### [Data records]
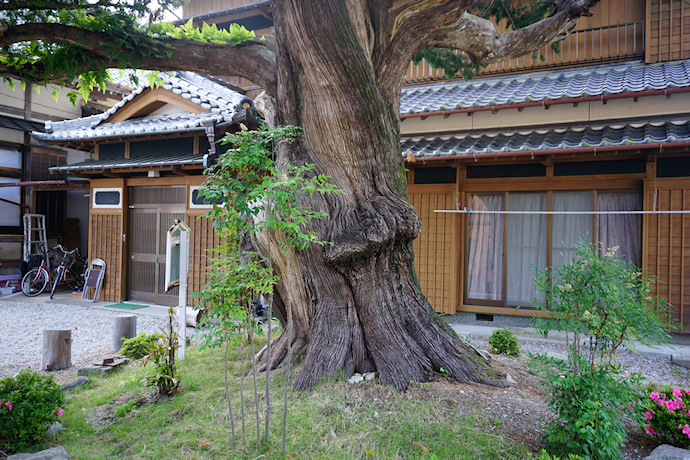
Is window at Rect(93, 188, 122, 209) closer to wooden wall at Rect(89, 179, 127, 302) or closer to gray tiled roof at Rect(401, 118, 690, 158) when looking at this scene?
wooden wall at Rect(89, 179, 127, 302)

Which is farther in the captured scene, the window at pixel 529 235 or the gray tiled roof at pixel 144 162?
the gray tiled roof at pixel 144 162

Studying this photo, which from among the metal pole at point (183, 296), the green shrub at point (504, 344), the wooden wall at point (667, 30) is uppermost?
the wooden wall at point (667, 30)

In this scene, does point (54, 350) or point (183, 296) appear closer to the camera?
point (183, 296)

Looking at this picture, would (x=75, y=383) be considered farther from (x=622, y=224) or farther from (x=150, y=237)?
(x=622, y=224)

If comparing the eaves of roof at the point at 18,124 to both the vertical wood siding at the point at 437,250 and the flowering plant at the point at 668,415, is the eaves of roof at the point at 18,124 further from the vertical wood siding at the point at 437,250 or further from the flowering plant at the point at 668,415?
the flowering plant at the point at 668,415

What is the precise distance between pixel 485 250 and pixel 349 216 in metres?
4.66

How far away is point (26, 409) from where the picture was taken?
11.2ft

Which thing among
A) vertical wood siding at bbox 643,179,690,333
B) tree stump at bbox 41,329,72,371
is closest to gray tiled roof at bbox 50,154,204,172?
tree stump at bbox 41,329,72,371

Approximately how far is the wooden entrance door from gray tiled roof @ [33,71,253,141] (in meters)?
1.44

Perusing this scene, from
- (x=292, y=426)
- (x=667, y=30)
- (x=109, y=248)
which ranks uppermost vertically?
(x=667, y=30)

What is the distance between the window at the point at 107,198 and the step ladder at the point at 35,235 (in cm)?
301

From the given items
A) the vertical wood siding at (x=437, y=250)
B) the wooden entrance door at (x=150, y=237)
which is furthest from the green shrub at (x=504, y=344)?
the wooden entrance door at (x=150, y=237)

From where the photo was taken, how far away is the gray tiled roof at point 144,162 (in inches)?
349

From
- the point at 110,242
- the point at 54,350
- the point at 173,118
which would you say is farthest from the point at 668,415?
the point at 110,242
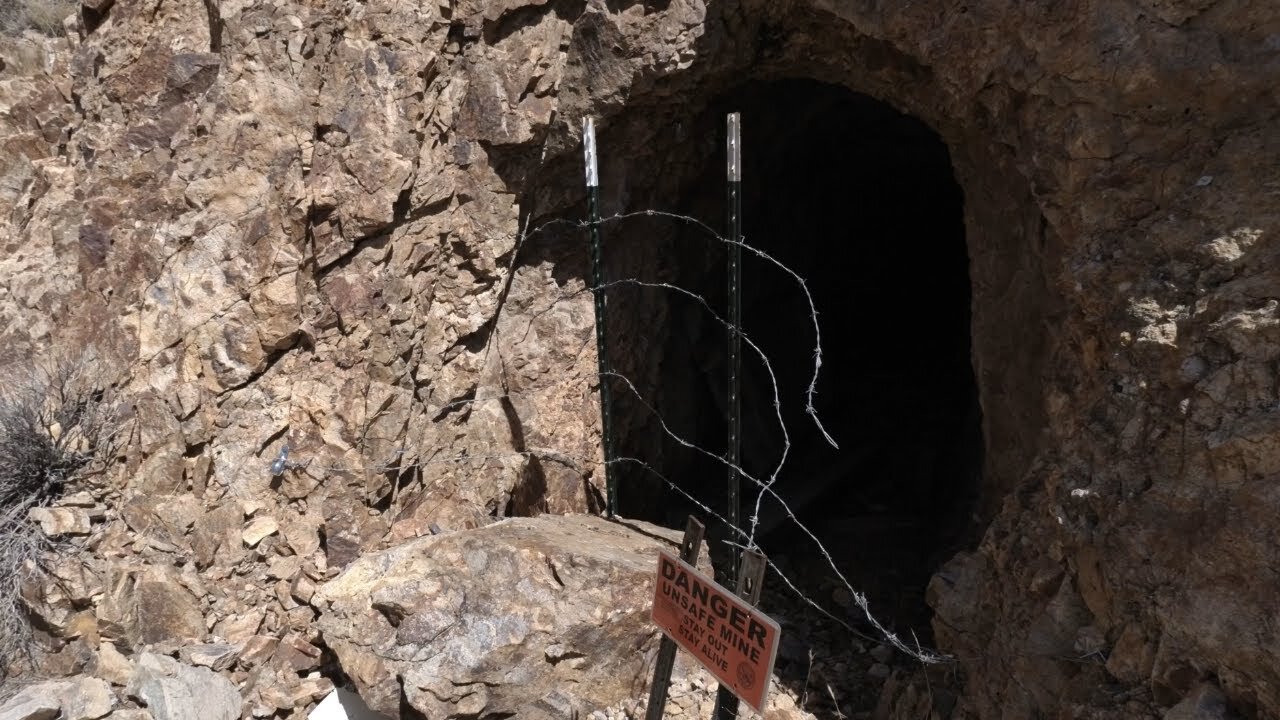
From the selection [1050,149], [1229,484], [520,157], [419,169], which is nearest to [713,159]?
[520,157]

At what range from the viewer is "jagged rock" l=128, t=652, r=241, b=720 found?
3.30 meters

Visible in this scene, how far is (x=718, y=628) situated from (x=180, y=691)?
2129 mm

### [The problem]
Copy the material above exactly and drop the pictures.

### [Answer to the problem]
Is window at Rect(93, 188, 122, 209) closer to wooden wall at Rect(89, 179, 127, 302) or closer to gray tiled roof at Rect(401, 118, 690, 158) when looking at this scene?
wooden wall at Rect(89, 179, 127, 302)

Which is farther in the captured scene, the window at pixel 529 235 or the gray tiled roof at pixel 144 162?
the gray tiled roof at pixel 144 162

Studying this photo, which from among the metal pole at point (183, 296), the green shrub at point (504, 344), the wooden wall at point (667, 30) is uppermost?
the wooden wall at point (667, 30)

In this scene, does point (54, 350) or point (183, 296) appear closer to the camera?
point (183, 296)

Looking at this picture, would (x=75, y=383) be considered farther from (x=622, y=224) or farther from (x=150, y=237)?
(x=622, y=224)

If comparing the eaves of roof at the point at 18,124 to both the vertical wood siding at the point at 437,250 and the flowering plant at the point at 668,415, is the eaves of roof at the point at 18,124 further from the vertical wood siding at the point at 437,250 or further from the flowering plant at the point at 668,415?
the flowering plant at the point at 668,415

What is the precise distance between pixel 485 250 and pixel 349 216 in metres?
4.66

How far away is point (26, 409) from where the picture was taken?
11.2ft

Which thing among
A) vertical wood siding at bbox 643,179,690,333
B) tree stump at bbox 41,329,72,371
is closest to gray tiled roof at bbox 50,154,204,172?
tree stump at bbox 41,329,72,371

Approximately how far is the wooden entrance door from gray tiled roof @ [33,71,253,141] (in meters)?
1.44

Perusing this scene, from
- (x=292, y=426)
- (x=667, y=30)
- (x=109, y=248)
which ranks uppermost vertically?
(x=667, y=30)

What is the distance between the window at the point at 107,198 and the step ladder at the point at 35,235 (in cm)?
301

From the given items
A) the vertical wood siding at (x=437, y=250)
B) the wooden entrance door at (x=150, y=237)
which is furthest from the green shrub at (x=504, y=344)?
the wooden entrance door at (x=150, y=237)

From where the photo was taken, how far away is the gray tiled roof at point 144,162 (in inches)?
349

From
- the point at 110,242
- the point at 54,350
- the point at 173,118
which would you say is farthest from the point at 668,415?
the point at 110,242
From the selection [1050,149], [1229,484], [520,157], [419,169], which is nearest to [713,159]?
[520,157]

At what range from the viewer is "jagged rock" l=128, t=652, r=241, b=720 found?
3.30 meters

Visible in this scene, how far is (x=718, y=628) situated from (x=180, y=691)?
2129 mm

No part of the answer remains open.